Monday, September 02, 2013

Happy Labor Day!

It's Labor Day, that one holiday of the year brought to you by the labor movement of old in the United States. 

Yes, it's true: We have unions to thank for the fact that we are sitting on our asses at home today instead of working. Fact is, however, that these days union workers don't have a whole hell of a lot to thank their unions for and more and more workers are beginning to recognize this. Evidence of this is in the fact that private-sector union membership was down to a mere 6.6% in 2012 according to the Bureau of Labor Statistics.

We can't even thank modern day unions for Labor Day. Labor Day has been around for 120+ years.Back then, unions actually fought for the "working" person. In the days before child labor laws, laws against discrimination and wage and hour laws, unions actually fought for better working conditions and hours and wages. Not so much anymore.

These days, labor unions and big labor coalitions are all about looking out for the bloated salaries and expenses of their leaders. Those of you who persist in thinking that your labor union is looking out for you need to look at, a valuable resource where you can look up information about where your union dues go, the bloated salaries of union officials and how little of your union dues actually go to back to the members.

This page has some quick facts and links to get you started such as the fact that unions collected $8.2 billion in dues in 2012 and paid union execs and leaders $1.1 billion. Total salaries and compensation for all union employees was $2.6 billion, which is approximately one-third of all dues collected. Last year, unions spent more than $4 billion on "representational activities" much of which is used in organizing campaigns -- not for current members. Nearly $600 million was spent on "political activities". How many of you union members support Barack Obama? Even if you don't your dues went to pay political contributions to his campaign.

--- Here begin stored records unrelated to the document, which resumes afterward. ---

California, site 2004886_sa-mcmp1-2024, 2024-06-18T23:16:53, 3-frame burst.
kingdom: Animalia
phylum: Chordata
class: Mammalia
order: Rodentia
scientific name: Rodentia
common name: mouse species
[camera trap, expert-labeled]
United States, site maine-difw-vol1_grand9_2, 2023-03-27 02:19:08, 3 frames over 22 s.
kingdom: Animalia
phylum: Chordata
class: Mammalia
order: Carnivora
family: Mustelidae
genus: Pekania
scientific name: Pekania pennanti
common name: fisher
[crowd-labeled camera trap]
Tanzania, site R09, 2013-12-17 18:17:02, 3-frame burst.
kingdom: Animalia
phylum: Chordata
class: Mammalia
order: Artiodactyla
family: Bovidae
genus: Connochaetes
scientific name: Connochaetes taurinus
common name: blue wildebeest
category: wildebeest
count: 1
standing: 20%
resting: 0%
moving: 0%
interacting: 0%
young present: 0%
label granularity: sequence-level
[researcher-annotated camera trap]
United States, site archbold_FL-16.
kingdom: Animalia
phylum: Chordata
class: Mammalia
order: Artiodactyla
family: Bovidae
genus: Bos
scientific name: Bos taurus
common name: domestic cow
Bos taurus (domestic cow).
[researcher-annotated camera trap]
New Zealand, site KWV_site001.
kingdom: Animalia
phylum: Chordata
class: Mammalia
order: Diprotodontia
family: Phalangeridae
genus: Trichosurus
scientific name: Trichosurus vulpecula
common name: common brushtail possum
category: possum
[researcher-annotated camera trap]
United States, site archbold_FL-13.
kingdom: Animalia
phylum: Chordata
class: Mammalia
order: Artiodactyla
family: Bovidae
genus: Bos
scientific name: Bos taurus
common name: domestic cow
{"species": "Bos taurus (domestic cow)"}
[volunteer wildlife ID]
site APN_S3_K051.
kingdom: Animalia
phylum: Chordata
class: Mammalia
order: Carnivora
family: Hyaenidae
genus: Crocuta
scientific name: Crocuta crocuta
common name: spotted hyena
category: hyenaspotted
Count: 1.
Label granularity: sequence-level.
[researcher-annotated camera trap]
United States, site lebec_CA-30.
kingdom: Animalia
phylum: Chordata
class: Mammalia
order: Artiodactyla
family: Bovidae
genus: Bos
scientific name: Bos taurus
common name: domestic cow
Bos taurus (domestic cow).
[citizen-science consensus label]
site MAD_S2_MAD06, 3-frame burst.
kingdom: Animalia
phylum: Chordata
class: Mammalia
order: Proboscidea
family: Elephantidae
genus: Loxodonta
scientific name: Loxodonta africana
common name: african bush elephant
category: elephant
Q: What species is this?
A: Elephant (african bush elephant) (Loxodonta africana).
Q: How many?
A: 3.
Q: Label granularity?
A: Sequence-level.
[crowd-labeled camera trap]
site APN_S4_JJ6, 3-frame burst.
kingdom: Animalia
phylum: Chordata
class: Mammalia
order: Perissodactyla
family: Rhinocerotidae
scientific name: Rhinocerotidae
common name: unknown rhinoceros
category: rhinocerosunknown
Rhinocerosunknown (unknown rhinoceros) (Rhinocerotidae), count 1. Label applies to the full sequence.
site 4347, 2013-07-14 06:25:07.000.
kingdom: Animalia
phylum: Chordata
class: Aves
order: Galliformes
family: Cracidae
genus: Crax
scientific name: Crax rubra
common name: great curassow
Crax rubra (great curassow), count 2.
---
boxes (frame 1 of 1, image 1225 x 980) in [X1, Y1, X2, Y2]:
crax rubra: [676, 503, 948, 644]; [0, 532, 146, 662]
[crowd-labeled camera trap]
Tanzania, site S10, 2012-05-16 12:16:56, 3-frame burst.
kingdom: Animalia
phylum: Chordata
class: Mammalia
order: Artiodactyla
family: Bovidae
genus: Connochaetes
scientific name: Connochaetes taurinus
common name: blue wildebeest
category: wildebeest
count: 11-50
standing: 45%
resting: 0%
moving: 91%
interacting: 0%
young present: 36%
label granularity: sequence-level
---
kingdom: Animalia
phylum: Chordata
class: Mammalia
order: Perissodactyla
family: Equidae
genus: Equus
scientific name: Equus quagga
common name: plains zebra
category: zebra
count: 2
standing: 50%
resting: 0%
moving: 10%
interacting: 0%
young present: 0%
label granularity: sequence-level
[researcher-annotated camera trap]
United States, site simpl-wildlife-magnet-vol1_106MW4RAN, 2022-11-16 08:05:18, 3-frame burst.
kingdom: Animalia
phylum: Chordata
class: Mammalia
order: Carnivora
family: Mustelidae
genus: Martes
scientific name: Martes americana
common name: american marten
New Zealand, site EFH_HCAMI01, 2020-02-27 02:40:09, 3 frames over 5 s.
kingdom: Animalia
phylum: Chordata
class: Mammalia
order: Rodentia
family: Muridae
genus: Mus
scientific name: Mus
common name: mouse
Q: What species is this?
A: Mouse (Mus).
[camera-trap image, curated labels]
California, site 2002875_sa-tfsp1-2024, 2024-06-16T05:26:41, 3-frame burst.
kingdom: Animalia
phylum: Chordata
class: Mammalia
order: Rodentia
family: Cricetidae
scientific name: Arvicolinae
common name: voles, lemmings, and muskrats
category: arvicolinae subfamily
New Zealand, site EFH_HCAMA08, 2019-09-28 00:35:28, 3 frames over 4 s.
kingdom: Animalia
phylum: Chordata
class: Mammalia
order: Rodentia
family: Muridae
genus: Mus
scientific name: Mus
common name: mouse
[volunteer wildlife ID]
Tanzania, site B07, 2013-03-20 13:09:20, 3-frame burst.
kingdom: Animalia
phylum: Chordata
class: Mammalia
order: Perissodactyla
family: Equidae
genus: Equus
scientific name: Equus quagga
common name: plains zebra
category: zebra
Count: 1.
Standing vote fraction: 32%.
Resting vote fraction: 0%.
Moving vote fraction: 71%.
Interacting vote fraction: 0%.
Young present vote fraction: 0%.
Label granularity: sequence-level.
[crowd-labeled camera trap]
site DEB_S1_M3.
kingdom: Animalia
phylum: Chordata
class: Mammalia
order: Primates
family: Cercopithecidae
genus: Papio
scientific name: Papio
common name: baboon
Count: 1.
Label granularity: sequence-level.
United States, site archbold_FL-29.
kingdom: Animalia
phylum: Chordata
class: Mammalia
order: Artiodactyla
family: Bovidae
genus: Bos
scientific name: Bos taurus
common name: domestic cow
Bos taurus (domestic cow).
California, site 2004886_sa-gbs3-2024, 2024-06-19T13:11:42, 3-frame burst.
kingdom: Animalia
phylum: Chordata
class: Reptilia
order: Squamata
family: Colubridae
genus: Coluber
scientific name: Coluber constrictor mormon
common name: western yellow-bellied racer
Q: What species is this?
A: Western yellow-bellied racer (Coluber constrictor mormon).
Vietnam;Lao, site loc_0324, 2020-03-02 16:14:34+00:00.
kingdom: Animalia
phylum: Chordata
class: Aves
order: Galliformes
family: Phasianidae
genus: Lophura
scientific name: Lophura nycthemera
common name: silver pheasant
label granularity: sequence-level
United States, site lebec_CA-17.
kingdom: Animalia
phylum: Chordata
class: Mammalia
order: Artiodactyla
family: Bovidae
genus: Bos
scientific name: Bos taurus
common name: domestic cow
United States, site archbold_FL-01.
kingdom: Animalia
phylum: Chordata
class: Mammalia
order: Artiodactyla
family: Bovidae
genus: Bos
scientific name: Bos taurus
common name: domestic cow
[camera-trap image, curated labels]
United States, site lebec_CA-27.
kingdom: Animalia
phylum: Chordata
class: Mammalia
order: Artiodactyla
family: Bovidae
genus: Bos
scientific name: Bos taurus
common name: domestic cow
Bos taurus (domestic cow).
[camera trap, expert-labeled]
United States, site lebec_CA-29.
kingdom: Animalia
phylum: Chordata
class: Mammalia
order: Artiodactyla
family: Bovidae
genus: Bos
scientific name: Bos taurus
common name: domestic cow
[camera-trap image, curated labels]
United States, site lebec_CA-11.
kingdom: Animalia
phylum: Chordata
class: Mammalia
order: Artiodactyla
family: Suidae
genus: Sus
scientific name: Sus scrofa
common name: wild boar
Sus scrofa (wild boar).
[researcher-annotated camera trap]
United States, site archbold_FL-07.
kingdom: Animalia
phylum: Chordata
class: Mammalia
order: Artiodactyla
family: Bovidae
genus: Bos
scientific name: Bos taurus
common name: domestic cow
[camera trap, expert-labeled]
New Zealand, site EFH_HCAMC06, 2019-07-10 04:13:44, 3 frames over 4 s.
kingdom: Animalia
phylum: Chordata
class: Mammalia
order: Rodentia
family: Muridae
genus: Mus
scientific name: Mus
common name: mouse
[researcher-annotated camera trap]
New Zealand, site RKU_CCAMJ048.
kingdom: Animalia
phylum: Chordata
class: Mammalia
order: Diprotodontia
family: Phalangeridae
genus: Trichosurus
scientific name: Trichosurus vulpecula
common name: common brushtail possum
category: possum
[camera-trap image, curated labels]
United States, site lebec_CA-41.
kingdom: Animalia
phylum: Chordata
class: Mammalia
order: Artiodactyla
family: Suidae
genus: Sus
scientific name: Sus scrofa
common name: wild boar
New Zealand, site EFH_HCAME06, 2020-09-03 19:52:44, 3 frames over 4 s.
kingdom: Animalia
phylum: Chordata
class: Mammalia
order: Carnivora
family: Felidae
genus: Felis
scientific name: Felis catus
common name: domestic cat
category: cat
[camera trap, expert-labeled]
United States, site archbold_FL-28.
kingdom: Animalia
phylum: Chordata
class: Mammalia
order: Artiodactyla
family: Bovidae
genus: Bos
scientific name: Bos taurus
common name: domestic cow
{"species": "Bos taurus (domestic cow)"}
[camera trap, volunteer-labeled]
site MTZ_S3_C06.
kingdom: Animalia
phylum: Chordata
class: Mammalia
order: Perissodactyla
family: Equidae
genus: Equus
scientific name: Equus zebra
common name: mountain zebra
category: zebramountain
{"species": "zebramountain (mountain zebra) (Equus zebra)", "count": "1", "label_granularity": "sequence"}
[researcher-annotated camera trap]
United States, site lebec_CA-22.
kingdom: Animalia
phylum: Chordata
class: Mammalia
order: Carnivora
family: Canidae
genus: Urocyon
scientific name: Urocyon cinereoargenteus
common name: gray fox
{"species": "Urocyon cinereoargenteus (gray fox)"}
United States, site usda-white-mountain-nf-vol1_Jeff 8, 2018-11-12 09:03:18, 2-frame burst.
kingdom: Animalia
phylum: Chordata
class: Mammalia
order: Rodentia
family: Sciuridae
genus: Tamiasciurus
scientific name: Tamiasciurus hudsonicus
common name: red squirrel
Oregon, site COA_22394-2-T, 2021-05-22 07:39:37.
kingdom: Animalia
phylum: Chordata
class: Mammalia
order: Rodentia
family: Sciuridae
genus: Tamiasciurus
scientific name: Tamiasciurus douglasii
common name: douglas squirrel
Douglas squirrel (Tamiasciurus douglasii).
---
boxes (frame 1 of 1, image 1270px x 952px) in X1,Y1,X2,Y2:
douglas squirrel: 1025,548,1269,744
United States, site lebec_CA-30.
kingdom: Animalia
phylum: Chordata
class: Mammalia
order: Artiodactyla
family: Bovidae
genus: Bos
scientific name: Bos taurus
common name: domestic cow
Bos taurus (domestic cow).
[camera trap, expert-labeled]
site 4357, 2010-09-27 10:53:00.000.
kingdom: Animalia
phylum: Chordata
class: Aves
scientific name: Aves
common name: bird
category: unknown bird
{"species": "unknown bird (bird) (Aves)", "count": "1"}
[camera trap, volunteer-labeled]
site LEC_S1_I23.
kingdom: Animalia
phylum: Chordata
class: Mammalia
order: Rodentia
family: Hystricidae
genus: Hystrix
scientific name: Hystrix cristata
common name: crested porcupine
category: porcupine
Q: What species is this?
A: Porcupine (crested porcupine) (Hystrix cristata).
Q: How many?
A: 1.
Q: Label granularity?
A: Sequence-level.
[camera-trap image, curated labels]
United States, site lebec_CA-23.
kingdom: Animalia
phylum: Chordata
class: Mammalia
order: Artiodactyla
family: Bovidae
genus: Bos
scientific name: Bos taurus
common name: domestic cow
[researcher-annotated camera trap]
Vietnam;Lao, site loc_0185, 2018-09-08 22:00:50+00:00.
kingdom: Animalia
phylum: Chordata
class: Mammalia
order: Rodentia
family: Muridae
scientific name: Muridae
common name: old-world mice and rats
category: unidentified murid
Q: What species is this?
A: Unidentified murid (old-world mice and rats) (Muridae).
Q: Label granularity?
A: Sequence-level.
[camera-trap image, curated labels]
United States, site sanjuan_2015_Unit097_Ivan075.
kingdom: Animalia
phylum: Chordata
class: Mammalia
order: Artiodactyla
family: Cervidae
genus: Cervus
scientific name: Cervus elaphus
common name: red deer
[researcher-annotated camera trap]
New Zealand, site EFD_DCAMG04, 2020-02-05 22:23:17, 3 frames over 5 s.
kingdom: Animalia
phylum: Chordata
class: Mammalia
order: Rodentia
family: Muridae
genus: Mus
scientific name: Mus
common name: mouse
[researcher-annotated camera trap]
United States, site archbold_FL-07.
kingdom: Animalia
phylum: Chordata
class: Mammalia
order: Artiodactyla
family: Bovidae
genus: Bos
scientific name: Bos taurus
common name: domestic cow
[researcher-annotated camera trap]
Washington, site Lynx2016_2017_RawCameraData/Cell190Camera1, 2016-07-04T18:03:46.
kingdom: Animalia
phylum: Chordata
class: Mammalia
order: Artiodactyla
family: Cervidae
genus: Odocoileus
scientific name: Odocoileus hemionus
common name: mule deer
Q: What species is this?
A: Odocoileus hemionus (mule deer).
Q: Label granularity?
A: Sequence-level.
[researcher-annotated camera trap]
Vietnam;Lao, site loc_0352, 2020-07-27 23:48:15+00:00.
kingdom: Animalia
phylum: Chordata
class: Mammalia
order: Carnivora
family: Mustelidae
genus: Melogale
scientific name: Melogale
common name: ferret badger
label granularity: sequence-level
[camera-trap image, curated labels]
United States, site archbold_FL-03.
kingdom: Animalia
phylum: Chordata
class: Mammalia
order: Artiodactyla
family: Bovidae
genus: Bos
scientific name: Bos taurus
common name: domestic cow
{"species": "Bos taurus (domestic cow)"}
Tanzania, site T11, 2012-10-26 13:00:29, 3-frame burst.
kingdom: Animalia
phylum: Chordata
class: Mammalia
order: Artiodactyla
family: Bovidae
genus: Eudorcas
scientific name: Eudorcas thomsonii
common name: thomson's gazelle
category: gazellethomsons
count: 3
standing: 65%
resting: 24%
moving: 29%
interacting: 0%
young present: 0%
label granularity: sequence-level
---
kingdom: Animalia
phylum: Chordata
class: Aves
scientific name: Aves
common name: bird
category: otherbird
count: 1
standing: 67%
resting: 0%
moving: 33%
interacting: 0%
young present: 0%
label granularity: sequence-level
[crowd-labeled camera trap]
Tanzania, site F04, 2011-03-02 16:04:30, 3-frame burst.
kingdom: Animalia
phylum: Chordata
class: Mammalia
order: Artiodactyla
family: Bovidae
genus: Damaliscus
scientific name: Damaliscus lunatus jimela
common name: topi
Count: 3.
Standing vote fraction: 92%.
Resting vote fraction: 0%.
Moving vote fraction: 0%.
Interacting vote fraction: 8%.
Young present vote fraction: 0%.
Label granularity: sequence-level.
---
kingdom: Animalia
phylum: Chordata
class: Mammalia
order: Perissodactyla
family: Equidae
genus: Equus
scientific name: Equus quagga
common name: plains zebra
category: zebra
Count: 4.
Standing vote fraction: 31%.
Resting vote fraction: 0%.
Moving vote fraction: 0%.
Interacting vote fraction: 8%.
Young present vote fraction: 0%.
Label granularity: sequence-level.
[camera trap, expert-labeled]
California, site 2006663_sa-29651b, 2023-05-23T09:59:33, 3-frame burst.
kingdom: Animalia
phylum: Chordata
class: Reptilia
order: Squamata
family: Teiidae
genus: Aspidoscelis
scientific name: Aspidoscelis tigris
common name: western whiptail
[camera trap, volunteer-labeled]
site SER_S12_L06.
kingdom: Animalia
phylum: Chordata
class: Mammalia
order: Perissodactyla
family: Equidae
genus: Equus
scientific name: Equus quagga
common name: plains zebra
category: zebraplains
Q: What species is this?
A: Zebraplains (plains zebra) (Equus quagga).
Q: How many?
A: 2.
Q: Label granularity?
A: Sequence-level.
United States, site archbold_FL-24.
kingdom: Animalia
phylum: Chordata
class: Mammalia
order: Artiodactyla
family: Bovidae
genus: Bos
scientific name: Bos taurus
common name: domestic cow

But let's talk about the union bureaucrat's salaries. As the typical union member works his or her ass off every day, working hard to pay their union dues, you hear that AFL-CIO president Richard Trumka is "down for the struggle"  -- he used to be a steelworker, he can related, he's looking out for you. At a total compensation package of over $300,000 a year, what is he really looking out for? What does he do for that huge compensation package? Trumka isn't doing as well as United Food and Commercial Worker's Union President Joe Hansen who's total comp. is over $350,000 a year. Leo Girard, the international president of the United Steelworkers is a veritable pauper. He only makes $200,000 a year. Yes these are all white guys. For those of you who value diversity, would it surprise you to know that 94% of union officials are white guys?

This type of bloat in the compensation packages of union employees isn't just limited to the international presidents. Often, international union organizers -- the folks out at the street in jeans and T-shirts handing out flyers and befriending non-union workers who are generally uneducated in the ways of unionization can make $150,000+ a year in total compensation. How ironic is it that these folks are rabble-rousing on the street in front of a reputable employer's business trying to get people who make an average wage of $15-$16 an hour to pay $30-$50 a month in union dues that will go to pay their salary which is in some cases five times what the worker's wages are. Why do you think they are trying to get these unsuspecting workers to join a union? Do you really think it has anything to do with helping the worker? Hell no! As soon as the campaign is over, these organizers who pretended to be the worker's best friend are off to the next campaign. They've got to increase their membership to keep their bloated salaries coming in. It's all about union money and power folks.

Don't take my word for this. Don't take the Union Facts web site's word for this either. You can look up the salaries of union bureaucrats by name and find out exactly how your union spends its money on the U.S. Department of Labor web site.

Happy Labor Day. Enjoy the day off and thank the union leaders of 100+ years ago for their contributions to making Labor Day a national holiday. Just don't be fooled into thinking that today's union fat cats are "down for the struggle" with the workers, as the union leaders of old were.